I copied the example and change function parse_contents() like this:
def parse_contents(contents, filename, date):
content_type, content_string, = contents.split(',')
print(f'name:{type(filename)}\n{filename}\n')
print(f'type:{type(content_type)}\n{content_type}\n')
print(f'string:{type(content_string)}\n{content_string}\n')

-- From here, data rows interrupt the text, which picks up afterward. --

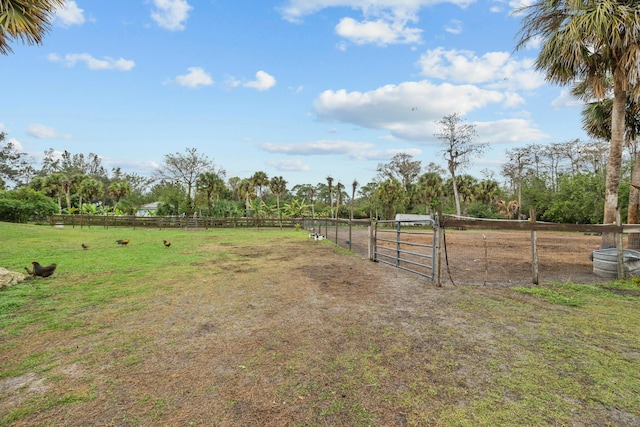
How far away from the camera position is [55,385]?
2365 mm

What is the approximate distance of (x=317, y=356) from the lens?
9.56ft

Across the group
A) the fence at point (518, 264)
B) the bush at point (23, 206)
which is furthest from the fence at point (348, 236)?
the bush at point (23, 206)

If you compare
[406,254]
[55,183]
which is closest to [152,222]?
[55,183]

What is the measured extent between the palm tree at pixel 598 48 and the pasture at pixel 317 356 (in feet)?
13.9

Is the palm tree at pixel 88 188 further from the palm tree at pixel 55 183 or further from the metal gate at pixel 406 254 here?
the metal gate at pixel 406 254

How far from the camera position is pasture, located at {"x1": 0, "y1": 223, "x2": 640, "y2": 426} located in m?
2.09

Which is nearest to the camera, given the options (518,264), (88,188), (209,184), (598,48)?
(598,48)

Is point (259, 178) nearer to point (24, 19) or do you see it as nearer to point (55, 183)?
point (55, 183)

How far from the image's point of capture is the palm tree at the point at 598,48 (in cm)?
690

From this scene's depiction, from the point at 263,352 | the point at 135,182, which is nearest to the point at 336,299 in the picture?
the point at 263,352

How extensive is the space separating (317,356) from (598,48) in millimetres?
10289

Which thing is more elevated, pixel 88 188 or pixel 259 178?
pixel 259 178

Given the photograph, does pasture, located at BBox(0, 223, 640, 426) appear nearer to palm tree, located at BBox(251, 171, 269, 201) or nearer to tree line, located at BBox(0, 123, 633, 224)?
tree line, located at BBox(0, 123, 633, 224)

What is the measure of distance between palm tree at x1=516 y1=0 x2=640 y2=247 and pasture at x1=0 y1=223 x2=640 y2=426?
166 inches
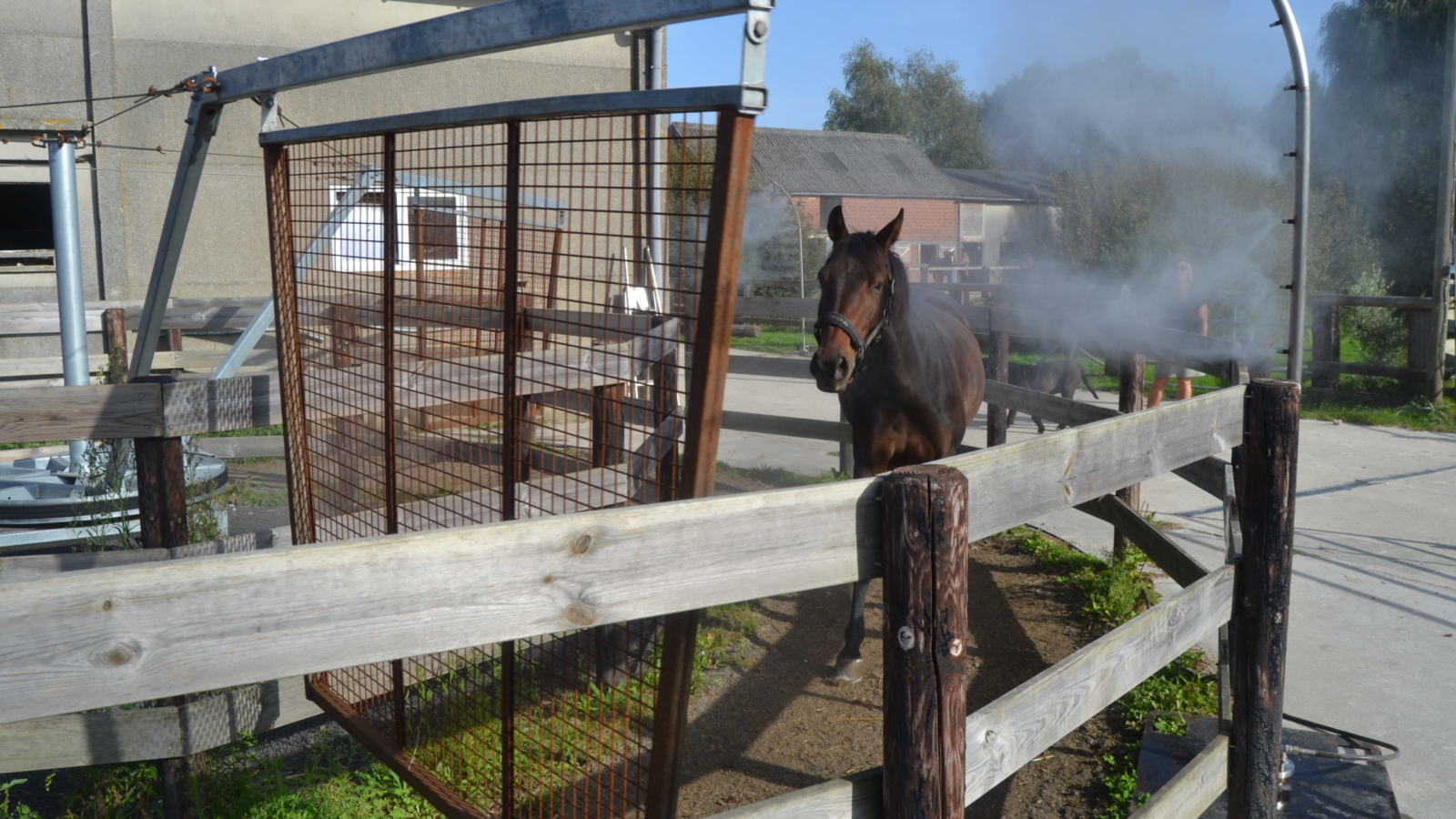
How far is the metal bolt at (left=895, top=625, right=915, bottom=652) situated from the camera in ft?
5.72

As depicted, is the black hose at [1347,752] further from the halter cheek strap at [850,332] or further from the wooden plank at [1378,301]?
the wooden plank at [1378,301]

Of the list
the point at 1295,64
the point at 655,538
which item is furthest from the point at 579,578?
the point at 1295,64

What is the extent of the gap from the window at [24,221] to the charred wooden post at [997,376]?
428 inches

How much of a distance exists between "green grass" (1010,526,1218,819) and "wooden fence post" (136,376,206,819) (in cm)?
294

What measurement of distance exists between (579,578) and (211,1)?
10.6 meters

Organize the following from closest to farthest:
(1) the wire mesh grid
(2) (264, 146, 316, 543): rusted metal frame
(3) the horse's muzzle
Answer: (1) the wire mesh grid
(2) (264, 146, 316, 543): rusted metal frame
(3) the horse's muzzle

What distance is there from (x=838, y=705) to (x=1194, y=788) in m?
1.80

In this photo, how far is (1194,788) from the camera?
109 inches

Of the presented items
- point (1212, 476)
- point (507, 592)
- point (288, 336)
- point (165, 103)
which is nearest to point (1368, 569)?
point (1212, 476)

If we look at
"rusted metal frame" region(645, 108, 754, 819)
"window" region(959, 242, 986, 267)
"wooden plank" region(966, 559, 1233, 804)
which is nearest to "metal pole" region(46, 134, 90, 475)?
"rusted metal frame" region(645, 108, 754, 819)

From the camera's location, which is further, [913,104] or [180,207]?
[913,104]

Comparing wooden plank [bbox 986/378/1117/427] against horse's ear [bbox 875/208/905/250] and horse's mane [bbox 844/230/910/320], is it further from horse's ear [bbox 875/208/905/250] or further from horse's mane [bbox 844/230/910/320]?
horse's ear [bbox 875/208/905/250]

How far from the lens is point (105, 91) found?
9.81 m

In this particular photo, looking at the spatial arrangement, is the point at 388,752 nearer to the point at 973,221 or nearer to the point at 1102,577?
the point at 1102,577
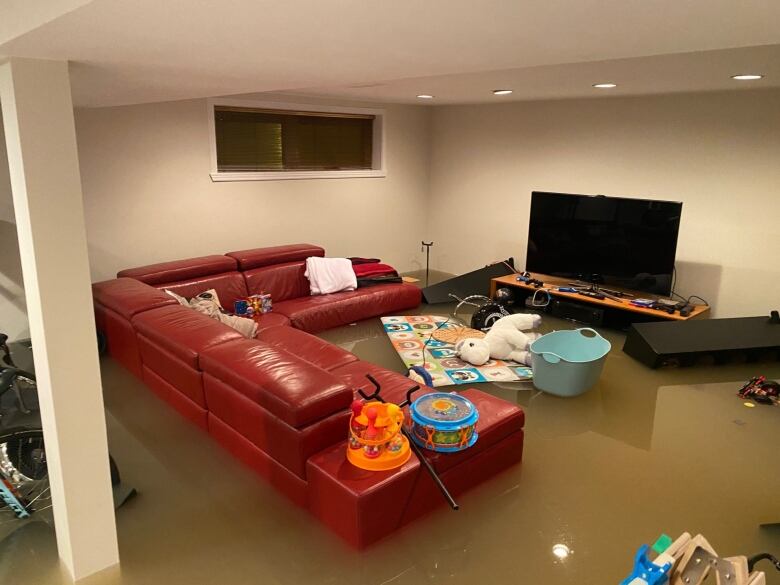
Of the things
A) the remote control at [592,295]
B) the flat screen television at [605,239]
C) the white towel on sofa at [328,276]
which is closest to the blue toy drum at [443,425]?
the white towel on sofa at [328,276]

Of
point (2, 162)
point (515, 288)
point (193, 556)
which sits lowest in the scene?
point (193, 556)

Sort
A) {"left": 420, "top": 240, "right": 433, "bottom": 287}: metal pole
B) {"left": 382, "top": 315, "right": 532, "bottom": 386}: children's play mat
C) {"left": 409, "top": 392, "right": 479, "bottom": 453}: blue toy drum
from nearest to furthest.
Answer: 1. {"left": 409, "top": 392, "right": 479, "bottom": 453}: blue toy drum
2. {"left": 382, "top": 315, "right": 532, "bottom": 386}: children's play mat
3. {"left": 420, "top": 240, "right": 433, "bottom": 287}: metal pole

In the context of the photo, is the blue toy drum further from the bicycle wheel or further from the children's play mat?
the bicycle wheel

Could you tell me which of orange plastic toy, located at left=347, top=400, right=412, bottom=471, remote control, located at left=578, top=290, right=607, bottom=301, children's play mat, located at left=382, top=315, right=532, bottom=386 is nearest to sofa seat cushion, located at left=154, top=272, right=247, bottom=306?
children's play mat, located at left=382, top=315, right=532, bottom=386

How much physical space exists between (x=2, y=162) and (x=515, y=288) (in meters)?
4.82

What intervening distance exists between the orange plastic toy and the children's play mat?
160 centimetres

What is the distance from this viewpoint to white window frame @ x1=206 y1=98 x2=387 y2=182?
17.5 feet

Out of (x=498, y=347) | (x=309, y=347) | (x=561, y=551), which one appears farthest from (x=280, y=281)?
(x=561, y=551)

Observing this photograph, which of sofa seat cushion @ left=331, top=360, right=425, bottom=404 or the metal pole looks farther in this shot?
the metal pole

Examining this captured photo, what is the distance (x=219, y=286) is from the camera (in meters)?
4.93

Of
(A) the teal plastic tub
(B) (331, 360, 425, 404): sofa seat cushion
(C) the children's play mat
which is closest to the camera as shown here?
(B) (331, 360, 425, 404): sofa seat cushion

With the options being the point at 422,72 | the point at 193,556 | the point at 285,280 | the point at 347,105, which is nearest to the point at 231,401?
the point at 193,556

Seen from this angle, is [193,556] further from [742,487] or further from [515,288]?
[515,288]

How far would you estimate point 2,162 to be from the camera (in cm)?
423
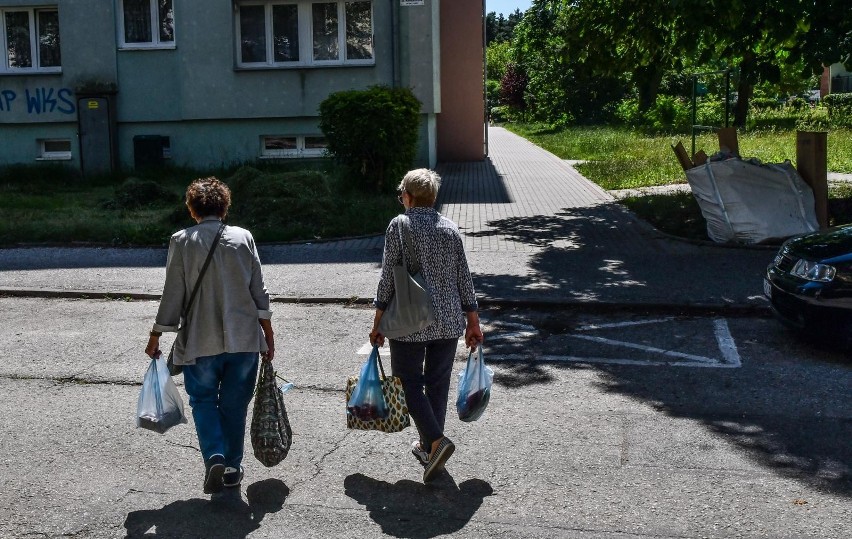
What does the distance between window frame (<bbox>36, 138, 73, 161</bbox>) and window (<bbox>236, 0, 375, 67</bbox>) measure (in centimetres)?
398

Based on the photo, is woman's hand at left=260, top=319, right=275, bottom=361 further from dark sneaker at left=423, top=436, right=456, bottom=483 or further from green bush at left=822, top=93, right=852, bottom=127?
green bush at left=822, top=93, right=852, bottom=127

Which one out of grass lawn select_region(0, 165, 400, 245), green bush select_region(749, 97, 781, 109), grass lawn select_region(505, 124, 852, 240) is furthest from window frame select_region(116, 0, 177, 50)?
green bush select_region(749, 97, 781, 109)

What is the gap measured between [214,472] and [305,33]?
17.0 metres

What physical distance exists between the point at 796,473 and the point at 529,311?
4695 millimetres

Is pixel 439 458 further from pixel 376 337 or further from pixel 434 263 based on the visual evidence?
pixel 434 263

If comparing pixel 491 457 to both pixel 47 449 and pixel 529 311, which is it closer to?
pixel 47 449

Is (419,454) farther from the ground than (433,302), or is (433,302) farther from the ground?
(433,302)

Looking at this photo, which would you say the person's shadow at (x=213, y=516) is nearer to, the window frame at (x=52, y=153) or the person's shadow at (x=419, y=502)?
the person's shadow at (x=419, y=502)

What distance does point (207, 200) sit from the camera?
17.9 feet

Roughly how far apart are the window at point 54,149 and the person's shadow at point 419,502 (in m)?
18.1

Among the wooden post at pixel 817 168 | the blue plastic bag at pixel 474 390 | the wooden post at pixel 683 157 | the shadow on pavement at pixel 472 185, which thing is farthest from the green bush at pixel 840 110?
the blue plastic bag at pixel 474 390

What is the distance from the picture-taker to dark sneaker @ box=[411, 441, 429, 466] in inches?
227

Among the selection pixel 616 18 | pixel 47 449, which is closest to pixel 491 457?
pixel 47 449

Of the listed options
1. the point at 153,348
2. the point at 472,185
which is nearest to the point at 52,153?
the point at 472,185
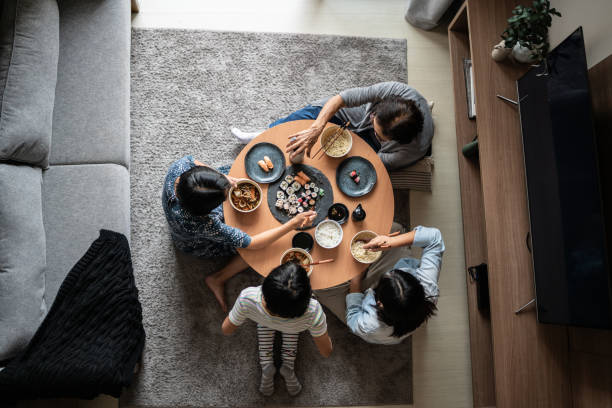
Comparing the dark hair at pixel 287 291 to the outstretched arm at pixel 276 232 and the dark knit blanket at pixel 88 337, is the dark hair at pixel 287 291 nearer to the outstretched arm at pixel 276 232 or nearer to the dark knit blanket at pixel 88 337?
the outstretched arm at pixel 276 232

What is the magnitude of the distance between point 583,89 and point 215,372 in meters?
2.37

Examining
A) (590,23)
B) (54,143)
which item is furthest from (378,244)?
(54,143)

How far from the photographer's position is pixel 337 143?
6.46 ft

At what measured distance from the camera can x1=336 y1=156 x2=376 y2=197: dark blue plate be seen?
1957 mm

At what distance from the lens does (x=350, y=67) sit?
2.64 m

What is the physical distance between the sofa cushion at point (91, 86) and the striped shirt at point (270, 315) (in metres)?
1.06

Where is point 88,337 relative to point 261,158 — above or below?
below

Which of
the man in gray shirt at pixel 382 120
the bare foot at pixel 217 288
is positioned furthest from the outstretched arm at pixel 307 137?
the bare foot at pixel 217 288

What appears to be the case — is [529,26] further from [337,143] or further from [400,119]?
[337,143]

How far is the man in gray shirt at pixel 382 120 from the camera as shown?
6.13 ft

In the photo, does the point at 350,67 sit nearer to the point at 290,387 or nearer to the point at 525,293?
the point at 525,293

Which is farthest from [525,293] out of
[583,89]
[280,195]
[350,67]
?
[350,67]

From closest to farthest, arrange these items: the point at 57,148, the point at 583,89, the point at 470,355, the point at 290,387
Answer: the point at 583,89, the point at 57,148, the point at 290,387, the point at 470,355

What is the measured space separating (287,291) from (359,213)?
0.60 metres
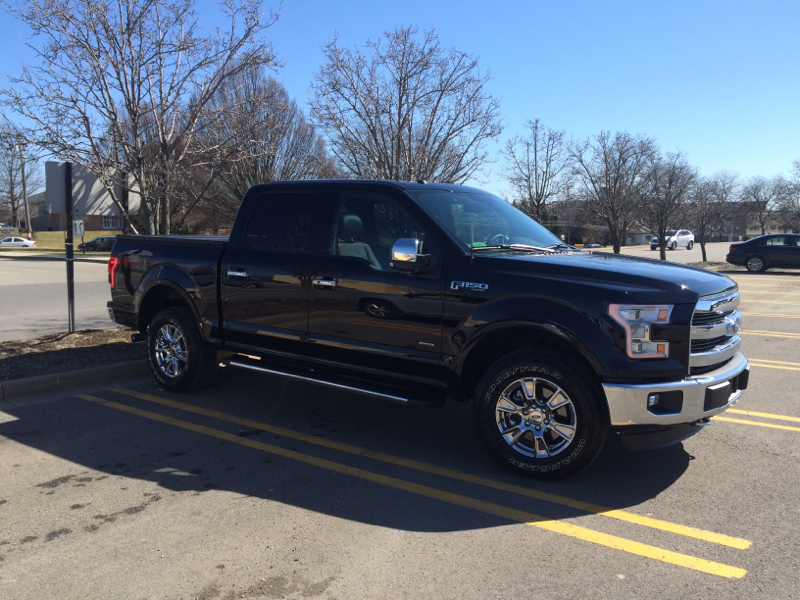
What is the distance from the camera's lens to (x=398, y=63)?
13.7 meters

decoded = base64.b64decode(content_string)
print(f'decoded:{decoded}\n')
#seq1 = SeqIO.parse(decoded, "fasta")
#print(f'seq parsed {seq1}')
seq_str = str(decoded)
print(f'seq_str: {seq_str}')
#split into lines for output as P's
seq_arr = seq_str.split('\n')
#replace \n
seq_arr = [x.replace("\n", " ") for x in seq_arr]
print('seq_arr')
for line in seq_arr:
print(line)
'''
try:
seq = SeqIO.read(decoded, "fasta")
print(f'\n\nseq:{seq}')
except Exception as e:
print(e)
return html.Div([
'Error processing file upload'
])
'''
return html.Div([
html.H5(filename),
html.H6(datetime.datetime.fromtimestamp(date)),
html.Div([
html.P(line)
for line in seq_arr
]),
html.Hr(),
#debugging content
html.Div('Raw Content'),
html.Pre(contents[0:100] + '...', style={
'whiteSpace': 'pre-wrap',
'wordBreak': 'break-all'
})
])
But it won’t split on newline nor replace them in the above snippet.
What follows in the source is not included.